The anxieties present in The Waste Land are present through the multiple voices echoing throughout the poem. The narrator addresses “we” then shifts to “I” and then “you.” Figuring out who the poem is addressing most of the time is confusing and blurs the line between which aspects of the anxieties of the war pertain to only the “I” part of the narrator. The echo of the “us” I hear addressed in the poem, is interesting because it shows the emotions and actions of everyone as a whole.

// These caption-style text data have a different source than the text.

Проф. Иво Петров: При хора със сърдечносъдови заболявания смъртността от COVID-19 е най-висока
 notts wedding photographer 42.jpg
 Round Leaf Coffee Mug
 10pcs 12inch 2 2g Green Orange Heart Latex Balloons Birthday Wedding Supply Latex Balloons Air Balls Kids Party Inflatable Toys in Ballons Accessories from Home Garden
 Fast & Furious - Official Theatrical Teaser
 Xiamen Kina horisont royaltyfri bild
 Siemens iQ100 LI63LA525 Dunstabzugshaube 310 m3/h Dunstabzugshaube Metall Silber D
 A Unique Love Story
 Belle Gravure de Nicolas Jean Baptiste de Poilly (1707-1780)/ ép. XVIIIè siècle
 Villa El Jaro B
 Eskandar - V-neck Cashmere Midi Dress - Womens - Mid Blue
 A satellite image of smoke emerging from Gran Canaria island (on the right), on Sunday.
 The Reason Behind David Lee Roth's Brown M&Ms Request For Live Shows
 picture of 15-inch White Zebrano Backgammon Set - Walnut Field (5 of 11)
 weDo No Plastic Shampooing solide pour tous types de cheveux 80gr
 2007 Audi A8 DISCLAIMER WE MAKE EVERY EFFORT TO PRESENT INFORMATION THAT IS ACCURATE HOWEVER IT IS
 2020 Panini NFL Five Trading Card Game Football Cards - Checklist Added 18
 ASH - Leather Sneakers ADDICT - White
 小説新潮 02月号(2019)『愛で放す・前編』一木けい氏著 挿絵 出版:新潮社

The chain of thought throughout the poem describes the chaos and mixed emotions about the war. The poem beings with the narrator stating “April is the cruelest month, / Lilacs out of the dead land, mixing / Memory and desire.” From the phrase, the reader gets the impression that this is the voice of a world war veteran. The veteran warns the reader that he mixes his memory and desire often, as it is seen carried out throughout the poem. He discusses his days at war, then his memory skips around and takes him back to his childhood. His memory skips around and jumbles up his thoughts. What I like most about the idea of the narrator mixing reality with memory is that it expresses how confusing human beings actually are. As humans, we might be walking around town, yet thinking about distant memories, then tuning out the memory to absorb the present.